В десятикоечной палате, откуда еще не успели убрать нетронутый обед, он выбрал на вид самого крепкого больного. Получив отказ после командного предложения съесть свою порцию, усадил его на табурет в центре палаты. Необходимый реквизит: резиновый зонд, воронку, кружку и перчатки принесла старшая сестра. Больной на табурете в нижнем белье с жилистой шеей и тощими ногами в стоптанных тапочках производил жалкое впечатление. Девять больных, еле дыша, замерли на своих койках. Часть из них спрятала голову под одеяло. У двери собралась значительная толпа в белых халатах – сотрудников, пришедших из других корпусов.
Клюсов явно нервничал – говорил громко, суетился. Вокруг него бегал и приседал Шута. Два солдата конвоя стояли в стороне. Сестра по команде Клюсова, налив в кружку часть супа, стала вводить зонд. Открыв машинально рот, больной почувствовав во рту резину, с силой отбросил державшую его руку. Клюсов взглянул в сторону солдат. Те подошли. Один завел руки больного за спину, другой фиксировал голову. С одной из коек раздался звук, похожий на стон. Повторное введение зонда не удалось – больной крепко сжал зубы. Клюсов был в бешенстве.
– Попробуй еще раз! – почти крикнул он сестре.
Зубы не разжимались. По лицу больного поплыли темно-красные пятна, на шее с обеих сторон вздулись вены.
Из-за нарастающего напряжения никто не заметил, как открылась дверь.
Словно раскат грома с порога грянул голос:
– Прекратить безобразие.
Манипулирующие руки упали.
– Лейтенант Клюсов, немедленно в мой кабинет, – прозвучал тот же голос.
Хлопнула закрывшаяся дверь.
Несколько секунд стояла жуткая тишина. Потом еще раз, но более мягко, раздался звук закрываемой двери.
Ужин в этот вечер всем доставил большое удовольствие. Никто не отказался от добавочной порции.
Инцидент был исчерпан.
Чтобы поставить последнюю точку в этом тягостном событии, требуется ответить, по крайней мере, на два вопроса: чем объяснить столь пассивное отношение всегда бдительной службы НКВД к эпизоду с явно политической окраской? И что, в конце концов, явилось причиной прекращения голодовки?
Предположительный ответ на первый вопрос, полагаю, состоит в том, что голодовка в госпитале была лишь отголоском большого бунта в громадном лагере. Его усмирение потребовало напряжения всех сил и средств. В сравнении с лагерной акцией голодание нескольких сотен доходяг в госпитале можно было оставить без особого вмешательства. Тем более что после ужина в Центр поступил рапорт о полном восстановлении порядка.
Чтобы получить ответ на второй вопрос, я спрашивала многих больных, почему они продолжали голодать, несмотря на угрозу немедленной отправки в лагерь и насильственного кормления, и вдруг сами прекратили эту акцию, когда острота конфликта пошла на убыль?
Ответы совпадали – голодали из солидарности с лагерем. Прекратили же голодать, увидев, что Елатомцев запретил насилие.

• ПРЕДОСТАВЛЕННЫЕ ДАННЫЕ
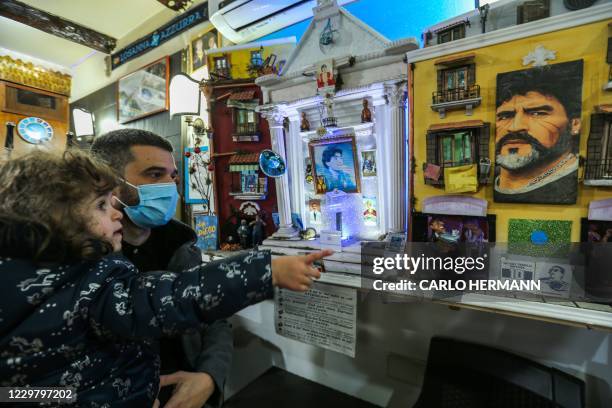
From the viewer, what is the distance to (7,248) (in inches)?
24.2

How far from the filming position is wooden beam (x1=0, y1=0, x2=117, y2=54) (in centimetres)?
237

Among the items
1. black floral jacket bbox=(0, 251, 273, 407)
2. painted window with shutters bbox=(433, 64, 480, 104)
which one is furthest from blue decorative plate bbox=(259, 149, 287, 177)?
black floral jacket bbox=(0, 251, 273, 407)

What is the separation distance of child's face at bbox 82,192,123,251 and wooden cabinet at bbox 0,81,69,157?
2.93m

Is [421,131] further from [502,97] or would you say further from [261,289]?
[261,289]

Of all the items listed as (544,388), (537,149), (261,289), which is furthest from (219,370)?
(537,149)

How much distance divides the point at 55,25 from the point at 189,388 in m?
3.27

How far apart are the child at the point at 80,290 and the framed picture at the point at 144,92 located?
207 centimetres

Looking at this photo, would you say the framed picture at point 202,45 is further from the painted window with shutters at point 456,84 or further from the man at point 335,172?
the painted window with shutters at point 456,84

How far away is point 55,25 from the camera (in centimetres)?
262

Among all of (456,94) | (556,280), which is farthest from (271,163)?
(556,280)

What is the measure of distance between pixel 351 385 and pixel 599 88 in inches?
61.2

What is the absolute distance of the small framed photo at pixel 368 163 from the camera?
1370 mm

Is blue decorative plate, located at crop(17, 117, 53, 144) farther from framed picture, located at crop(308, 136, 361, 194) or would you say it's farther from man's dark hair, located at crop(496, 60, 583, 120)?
man's dark hair, located at crop(496, 60, 583, 120)

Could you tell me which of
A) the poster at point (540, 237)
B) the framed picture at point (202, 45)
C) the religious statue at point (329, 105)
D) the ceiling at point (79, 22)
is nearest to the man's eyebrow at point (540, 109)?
the poster at point (540, 237)
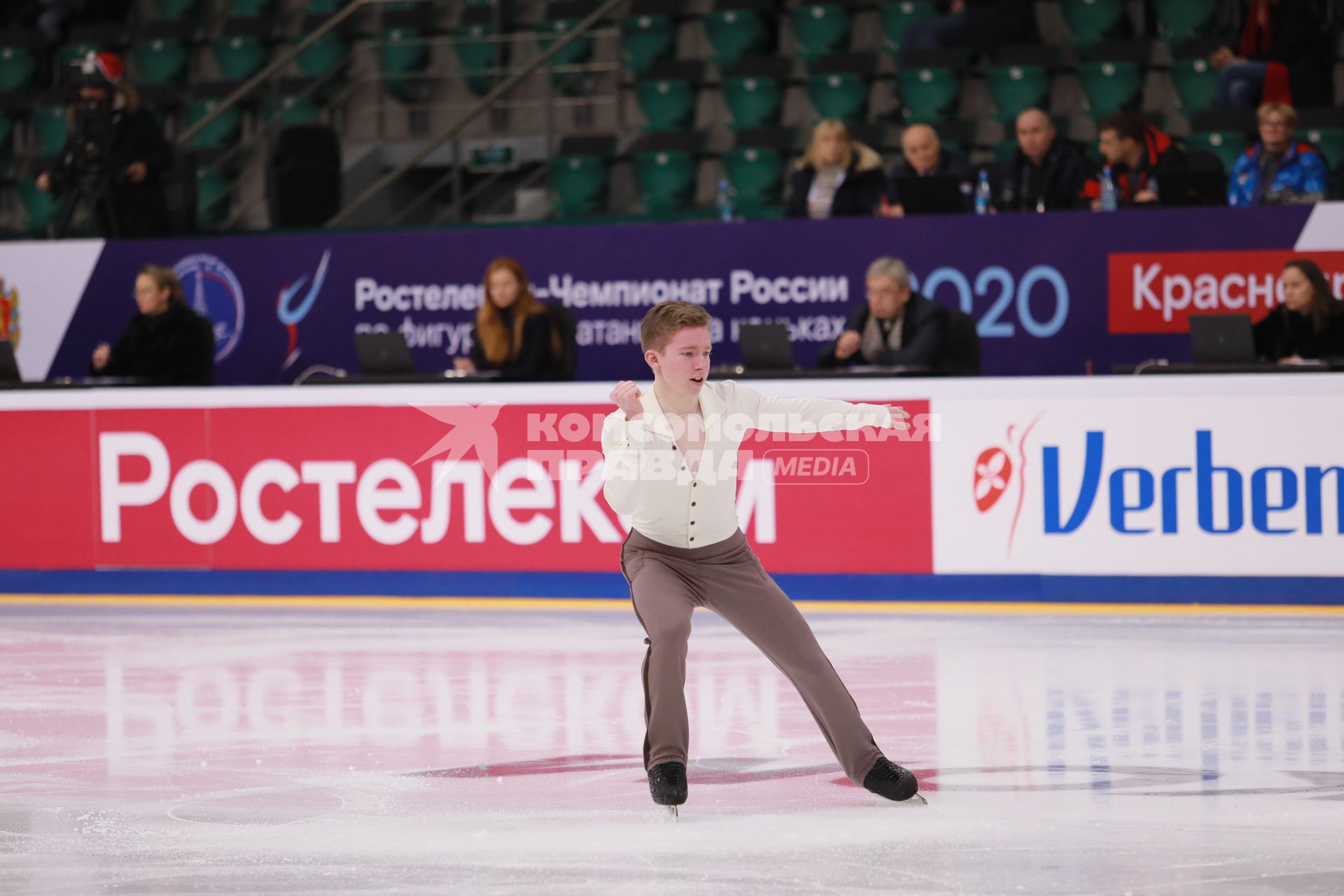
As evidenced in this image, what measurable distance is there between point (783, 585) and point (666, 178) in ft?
17.6

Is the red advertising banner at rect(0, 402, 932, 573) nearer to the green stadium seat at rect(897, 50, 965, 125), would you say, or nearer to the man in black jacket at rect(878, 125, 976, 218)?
the man in black jacket at rect(878, 125, 976, 218)

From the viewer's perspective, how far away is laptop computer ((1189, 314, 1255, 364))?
966 centimetres

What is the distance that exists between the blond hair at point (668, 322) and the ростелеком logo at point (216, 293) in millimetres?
8654

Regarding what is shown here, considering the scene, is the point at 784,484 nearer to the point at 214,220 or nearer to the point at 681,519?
the point at 681,519

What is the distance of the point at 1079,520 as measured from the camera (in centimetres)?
911

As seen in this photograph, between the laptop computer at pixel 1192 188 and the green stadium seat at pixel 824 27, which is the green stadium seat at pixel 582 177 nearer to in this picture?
the green stadium seat at pixel 824 27

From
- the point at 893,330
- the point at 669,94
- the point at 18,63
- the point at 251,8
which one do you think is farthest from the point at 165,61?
the point at 893,330

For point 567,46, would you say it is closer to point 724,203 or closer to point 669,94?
point 669,94

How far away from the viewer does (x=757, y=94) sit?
14.5 m

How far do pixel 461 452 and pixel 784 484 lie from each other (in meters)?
1.75

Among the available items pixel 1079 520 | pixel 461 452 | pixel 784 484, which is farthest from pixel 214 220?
pixel 1079 520

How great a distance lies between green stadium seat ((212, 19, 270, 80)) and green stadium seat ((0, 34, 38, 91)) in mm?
1693


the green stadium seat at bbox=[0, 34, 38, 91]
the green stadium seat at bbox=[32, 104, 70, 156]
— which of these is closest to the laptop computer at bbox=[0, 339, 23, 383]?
the green stadium seat at bbox=[32, 104, 70, 156]

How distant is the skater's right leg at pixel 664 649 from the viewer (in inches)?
198
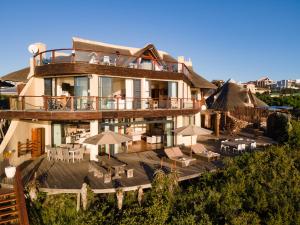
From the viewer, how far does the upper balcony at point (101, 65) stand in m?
18.6

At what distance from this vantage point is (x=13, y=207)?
11.9m

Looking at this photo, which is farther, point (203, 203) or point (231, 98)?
point (231, 98)

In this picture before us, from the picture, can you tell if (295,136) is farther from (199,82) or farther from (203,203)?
(203,203)

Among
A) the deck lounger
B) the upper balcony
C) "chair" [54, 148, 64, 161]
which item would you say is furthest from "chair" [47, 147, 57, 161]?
the deck lounger

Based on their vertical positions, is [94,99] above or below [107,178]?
above

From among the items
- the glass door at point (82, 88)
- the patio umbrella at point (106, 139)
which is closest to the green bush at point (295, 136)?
the patio umbrella at point (106, 139)

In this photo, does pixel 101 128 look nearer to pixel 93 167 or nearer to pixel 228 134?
pixel 93 167

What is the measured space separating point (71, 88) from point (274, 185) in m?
16.6

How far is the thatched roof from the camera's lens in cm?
4159

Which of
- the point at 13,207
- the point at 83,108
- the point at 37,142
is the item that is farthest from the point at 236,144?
the point at 13,207

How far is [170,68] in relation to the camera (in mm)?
25172

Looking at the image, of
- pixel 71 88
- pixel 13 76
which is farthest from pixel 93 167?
pixel 13 76

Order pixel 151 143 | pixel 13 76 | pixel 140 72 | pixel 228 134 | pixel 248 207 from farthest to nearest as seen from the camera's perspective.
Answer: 1. pixel 228 134
2. pixel 13 76
3. pixel 151 143
4. pixel 140 72
5. pixel 248 207

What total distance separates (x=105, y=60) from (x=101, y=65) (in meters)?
1.32
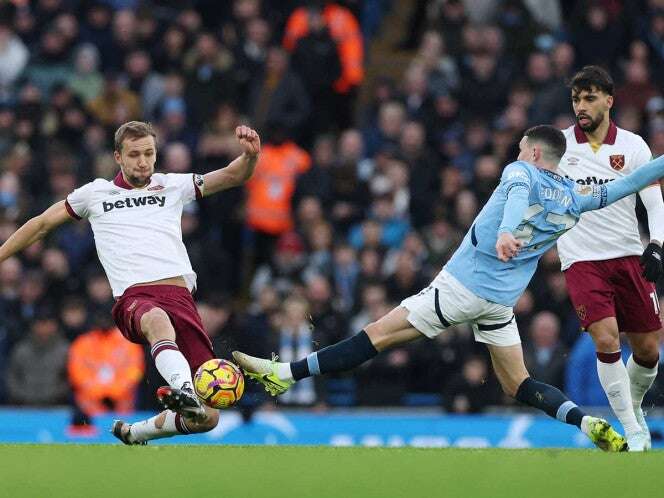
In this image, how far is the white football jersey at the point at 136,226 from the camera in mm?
10859

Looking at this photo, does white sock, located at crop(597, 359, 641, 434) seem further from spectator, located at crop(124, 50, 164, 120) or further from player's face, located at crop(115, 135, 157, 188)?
spectator, located at crop(124, 50, 164, 120)

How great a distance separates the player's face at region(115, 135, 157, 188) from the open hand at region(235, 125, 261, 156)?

• ПИСЬМЕННОЕ ЗАДАНИЕ
Перечислите все предметы, которые, согласно фрагменту документа о голодовке, принесла старшая сестра. Опирайтесь исключительно на фрагмент документа.

• ОТВЕТ К ЗАДАНИЮ
Резиновый зонд, воронка, кружка, перчатки.